Burden Transformator Tegangan
Burden Transformator Tegangan adalah beban maksimum (dalam satuan VA atau ohm) yang dapat dihubungkan ke sekunder transformator tegangan (VT/PT) tanpa menyebabkan kesalahan pengukuran atau proteksi melebihi batas yang ditentukan. Fungsinya adalah menjamin akurasi dan kinerja sistem pengukuran tegangan serta proteksi dalam jaringan listrik.
Pengertian dan Pentingnya dalam Sistem Tenaga Listrik
Dalam konteks ketenagalistrikan, Burden Transformator Tegangan (Voltage Transformer Burden) merujuk pada total impedansi atau beban yang terhubung ke sisi sekunder dari Transformator Tegangan (Voltage Transformer/VT atau Potential Transformer/PT). Beban ini mencakup seluruh perangkat yang terhubung, seperti kumparan tegangan dari meteran energi (kWh), relay proteksi, alat ukur voltmeter, dan peralatan monitoring lainnya, termasuk resistansi dari kabel penghubung itu sendiri.
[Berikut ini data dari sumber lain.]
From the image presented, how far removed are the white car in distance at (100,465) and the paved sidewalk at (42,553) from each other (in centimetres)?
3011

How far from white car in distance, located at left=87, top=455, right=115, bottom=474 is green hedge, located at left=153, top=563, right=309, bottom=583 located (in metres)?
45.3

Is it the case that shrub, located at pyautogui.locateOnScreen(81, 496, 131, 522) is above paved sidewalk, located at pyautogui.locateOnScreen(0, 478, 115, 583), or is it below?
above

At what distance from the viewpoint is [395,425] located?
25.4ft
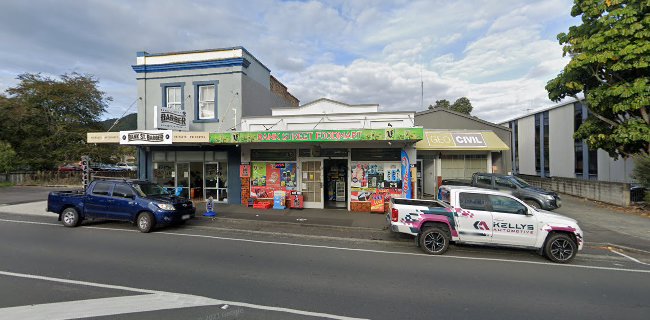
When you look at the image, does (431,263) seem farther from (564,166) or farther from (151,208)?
(564,166)

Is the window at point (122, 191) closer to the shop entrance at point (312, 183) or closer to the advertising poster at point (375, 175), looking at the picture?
the shop entrance at point (312, 183)

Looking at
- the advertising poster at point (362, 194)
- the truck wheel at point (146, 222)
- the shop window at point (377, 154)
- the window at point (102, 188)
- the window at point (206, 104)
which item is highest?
the window at point (206, 104)

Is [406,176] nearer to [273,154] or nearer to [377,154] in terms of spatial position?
[377,154]

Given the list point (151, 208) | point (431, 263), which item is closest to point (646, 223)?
point (431, 263)

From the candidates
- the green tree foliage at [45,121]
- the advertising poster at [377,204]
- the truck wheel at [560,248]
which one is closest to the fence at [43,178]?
the green tree foliage at [45,121]

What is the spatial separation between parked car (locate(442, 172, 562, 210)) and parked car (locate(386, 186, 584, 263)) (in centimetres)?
529

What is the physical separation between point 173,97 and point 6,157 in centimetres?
1957

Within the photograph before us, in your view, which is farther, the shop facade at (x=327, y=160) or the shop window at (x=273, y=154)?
the shop window at (x=273, y=154)

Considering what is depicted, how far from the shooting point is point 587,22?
14.4 metres

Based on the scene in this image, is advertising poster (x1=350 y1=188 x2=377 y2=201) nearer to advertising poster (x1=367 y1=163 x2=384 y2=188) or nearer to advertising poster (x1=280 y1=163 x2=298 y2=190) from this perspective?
advertising poster (x1=367 y1=163 x2=384 y2=188)

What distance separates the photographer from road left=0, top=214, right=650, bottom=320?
14.7ft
Nilai burden dinyatakan dalam satuan Volt-Ampere (VA) pada faktor daya tertentu atau dalam satuan ohm. Setiap transformator tegangan dirancang dengan nilai burden pengenal (rated burden) dan burden akurasi. Pentingnya burden terletak pada pengaruhnya terhadap akurasi transformator. Beban yang melebihi burden pengenal akan menyebabkan peningkatan drop tegangan internal pada transformator, sehingga tegangan sekunder yang diberikan ke perangkat menjadi tidak akurat dan dapat menyebabkan kesalahan pengukuran atau malfungsi sistem proteksi.
Pemilihan transformator tegangan yang tepat harus mempertimbangkan total burden perangkat yang akan dipasang. Jika burden aktual lebih kecil dari burden pengenal, transformator akan beroperasi dengan akurasi tinggi. Sebaliknya, overload pada sisi sekunder akan mendorong transformator bekerja di luar kelas akurasinya (misalnya, kelas 0.5 atau 0.2), yang sangat kritis untuk aplikasi penagihan energi dan stabilitas sistem proteksi.
Aplikasi dalam Proteksi dan Transmisi serta Dampak Kesalahan Burden
Pada sistem proteksi listrik di gardu induk dan jaringan transmisi, transformator tegangan menyediakan sinyal tegangan yang terisolasi dan diturunkan untuk relay proteksi seperti relay jarak, relay under/over voltage, dan relay diferensial. Burden dari relay-relay ini harus dijumlahkan untuk menentukan total burden pada VT. Kesalahan akibat burden yang tidak tepat dapat menyebabkan delay atau kegagalan operasi proteksi, yang berpotensi memperluas gangguan dan membahayakan peralatan serta stabilitas sistem kelistrikan secara keseluruhan.
Dalam konteks transmisi, VT digunakan untuk sinkronisasi generator, pengukuran aliran daya (P dan Q), dan sistem kontrol tegangan otomatis (AVR, SVC). Burden yang berlebihan dapat menyebabkan distorsi sinyal tegangan, yang pada akhirnya mempengaruhi kualitas data untuk sistem kendali dan SCADA. Oleh karena itu, perhitungan burden yang cermat, termasuk resistansi kabel sekunder yang sering diabaikan, merupakan bagian kritis dari desain sistem.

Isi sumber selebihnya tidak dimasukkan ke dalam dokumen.